Stored data entries:
--- START ---
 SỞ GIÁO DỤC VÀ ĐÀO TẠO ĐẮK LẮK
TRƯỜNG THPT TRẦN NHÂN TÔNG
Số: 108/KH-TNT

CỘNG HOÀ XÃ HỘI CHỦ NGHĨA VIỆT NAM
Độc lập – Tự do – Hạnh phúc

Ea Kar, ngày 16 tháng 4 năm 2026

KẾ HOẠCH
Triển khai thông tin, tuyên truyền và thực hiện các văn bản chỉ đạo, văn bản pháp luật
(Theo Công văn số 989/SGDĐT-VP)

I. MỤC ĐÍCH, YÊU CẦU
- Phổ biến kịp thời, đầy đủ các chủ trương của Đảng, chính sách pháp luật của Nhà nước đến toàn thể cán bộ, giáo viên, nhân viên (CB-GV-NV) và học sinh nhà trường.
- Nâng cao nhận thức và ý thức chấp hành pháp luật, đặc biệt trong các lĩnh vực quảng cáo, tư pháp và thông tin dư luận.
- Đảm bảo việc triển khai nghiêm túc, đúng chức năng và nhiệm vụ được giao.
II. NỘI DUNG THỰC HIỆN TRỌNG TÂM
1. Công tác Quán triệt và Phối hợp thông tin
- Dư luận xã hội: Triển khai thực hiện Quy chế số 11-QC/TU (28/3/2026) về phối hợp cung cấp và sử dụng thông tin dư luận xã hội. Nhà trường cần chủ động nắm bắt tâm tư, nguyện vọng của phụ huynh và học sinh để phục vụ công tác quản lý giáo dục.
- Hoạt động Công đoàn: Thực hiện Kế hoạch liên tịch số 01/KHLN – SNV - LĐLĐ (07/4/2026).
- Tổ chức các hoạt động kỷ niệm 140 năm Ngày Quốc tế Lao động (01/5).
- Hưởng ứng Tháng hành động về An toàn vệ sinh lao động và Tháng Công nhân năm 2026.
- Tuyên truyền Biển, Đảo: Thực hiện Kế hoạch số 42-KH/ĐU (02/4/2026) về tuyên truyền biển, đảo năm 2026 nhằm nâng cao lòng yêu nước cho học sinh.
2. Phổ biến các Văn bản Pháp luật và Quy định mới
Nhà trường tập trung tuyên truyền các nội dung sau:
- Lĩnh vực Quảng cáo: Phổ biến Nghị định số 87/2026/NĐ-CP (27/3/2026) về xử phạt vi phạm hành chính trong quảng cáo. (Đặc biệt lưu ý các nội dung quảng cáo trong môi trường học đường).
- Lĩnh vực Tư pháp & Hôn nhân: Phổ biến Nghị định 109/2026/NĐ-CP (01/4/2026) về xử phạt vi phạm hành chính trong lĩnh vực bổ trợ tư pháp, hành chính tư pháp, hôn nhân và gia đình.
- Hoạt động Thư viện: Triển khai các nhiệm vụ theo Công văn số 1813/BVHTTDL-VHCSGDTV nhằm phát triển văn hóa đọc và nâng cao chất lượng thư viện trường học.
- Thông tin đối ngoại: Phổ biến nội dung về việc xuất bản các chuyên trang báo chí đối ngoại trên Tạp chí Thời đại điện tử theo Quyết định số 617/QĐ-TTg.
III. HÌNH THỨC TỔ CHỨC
--- END ---
- _WHAT IS NEEDED_
Restate the records above word for word, omitting nothing.

- _SOLVED PROBLEM_
 SỞ GIÁO DỤC VÀ ĐÀO TẠO ĐẮK LẮK
TRƯỜNG THPT TRẦN NHÂN TÔNG
Số: 108/KH-TNT

CỘNG HOÀ XÃ HỘI CHỦ NGHĨA VIỆT NAM
Độc lập – Tự do – Hạnh phúc

Ea Kar, ngày 16 tháng 4 năm 2026

KẾ HOẠCH
Triển khai thông tin, tuyên truyền và thực hiện các văn bản chỉ đạo, văn bản pháp luật
(Theo Công văn số 989/SGDĐT-VP)

I. MỤC ĐÍCH, YÊU CẦU
- Phổ biến kịp thời, đầy đủ các chủ trương của Đảng, chính sách pháp luật của Nhà nước đến toàn thể cán bộ, giáo viên, nhân viên (CB-GV-NV) và học sinh nhà trường.
- Nâng cao nhận thức và ý thức chấp hành pháp luật, đặc biệt trong các lĩnh vực quảng cáo, tư pháp và thông tin dư luận.
- Đảm bảo việc triển khai nghiêm túc, đúng chức năng và nhiệm vụ được giao.
II. NỘI DUNG THỰC HIỆN TRỌNG TÂM
1. Công tác Quán triệt và Phối hợp thông tin
- Dư luận xã hội: Triển khai thực hiện Quy chế số 11-QC/TU (28/3/2026) về phối hợp cung cấp và sử dụng thông tin dư luận xã hội. Nhà trường cần chủ động nắm bắt tâm tư, nguyện vọng của phụ huynh và học sinh để phục vụ công tác quản lý giáo dục.
- Hoạt động Công đoàn: Thực hiện Kế hoạch liên tịch số 01/KHLN – SNV - LĐLĐ (07/4/2026).
- Tổ chức các hoạt động kỷ niệm 140 năm Ngày Quốc tế Lao động (01/5).
- Hưởng ứng Tháng hành động về An toàn vệ sinh lao động và Tháng Công nhân năm 2026.
- Tuyên truyền Biển, Đảo: Thực hiện Kế hoạch số 42-KH/ĐU (02/4/2026) về tuyên truyền biển, đảo năm 2026 nhằm nâng cao lòng yêu nước cho học sinh.
2. Phổ biến các Văn bản Pháp luật và Quy định mới
Nhà trường tập trung tuyên truyền các nội dung sau:
- Lĩnh vực Quảng cáo: Phổ biến Nghị định số 87/2026/NĐ-CP (27/3/2026) về xử phạt vi phạm hành chính trong quảng cáo. (Đặc biệt lưu ý các nội dung quảng cáo trong môi trường học đường).
- Lĩnh vực Tư pháp & Hôn nhân: Phổ biến Nghị định 109/2026/NĐ-CP (01/4/2026) về xử phạt vi phạm hành chính trong lĩnh vực bổ trợ tư pháp, hành chính tư pháp, hôn nhân và gia đình.
- Hoạt động Thư viện: Triển khai các nhiệm vụ theo Công văn số 1813/BVHTTDL-VHCSGDTV nhằm phát triển văn hóa đọc và nâng cao chất lượng thư viện trường học.
- Thông tin đối ngoại: Phổ biến nội dung về việc xuất bản các chuyên trang báo chí đối ngoại trên Tạp chí Thời đại điện tử theo Quyết định số 617/QĐ-TTg.
III. HÌNH THỨC TỔ CHỨC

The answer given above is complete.